▸ **PAGE EXCERPT**
/twitter-scraper-selenium

Python's package to scrap Twitter's front-end easily

Primary LanguagePythonMIT LicenseMIT

Twitter scraper selenium

Python's package to scrape Twitter's front-end easily with selenium.

PyPI license Python >=3.6.9 Maintenance

Table of Contents

Table of Contents
  1. Getting Started
  2. Usage
  3. Privacy
  4. License


Prerequisites

  • Internet Connection
  • Python 3.6+
  • Chrome or Firefox browser installed on your machine

  • Installation

    Installing from the source

    Download the source code or clone it with:

    git clone https://github.com/shaikhsajid1111/twitter-scraper-selenium
    

    Open terminal inside the downloaded folder:


     python3 setup.py install
    

    Installing with PyPI

    pip3 install twitter-scraper-selenium
    

    Usage

    Available Function In this Package - Summary

    Function Name Function Description Scraping Method Scraping Speed
    scrape_profile() Scrape's Twitter user's profile tweets Browser Automation Slow
    scrape_keyword() Scrape's Twitter tweets using keyword provided. Browser Automation Slow
    scrape_topic() Scrape's Twitter tweets by URL. It expects the URL of the topic. Browser Automation Slow
    scrape_keyword_with_api() Scrape's Twitter tweets by query/keywords. For an advanced search, query can be built from here. HTTP Request Fast
    get_profile_details() Scrape's Twitter user details. HTTP Request Fast
    scrape_topic_with_api() Scrape's Twitter tweets by URL. It expects the URL of the topic Browser Automation & HTTP Request Fast
    scrape_profile_with_api() Scrape's Twitter tweets by twitter profile username. It expects the username of the profile Browser Automation & HTTP Request Fast

    Note: HTTP Request Method sends the request to Twitter's API directly for scraping data, and Browser Automation visits that page, scroll while collecting the data.



    To scrape twitter profile details:

    from twitter_scraper_selenium import get_profile_details
    
    twitter_username = "TwitterAPI"
    filename = "twitter_api_data"
    get_profile_details(twitter_username=twitter_username, filename=filename)

▸ **WHAT IS REQUIRED**
In the Twitter scraper page, rename "front-end" to "web interface" throughout the part from "Python's package to scrap Twitter's" to "easily with selenium.", and give that part again.

▸ **INFORMATION SHOWN**

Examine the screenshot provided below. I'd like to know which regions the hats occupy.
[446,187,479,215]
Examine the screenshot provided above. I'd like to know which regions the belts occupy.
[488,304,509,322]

▸ **EXERCISE RESPONSE**
Python's package to scrap Twitter's web interface easily

Primary LanguagePythonMIT LicenseMIT

Twitter scraper selenium

Python's package to scrape Twitter's web interface easily with selenium.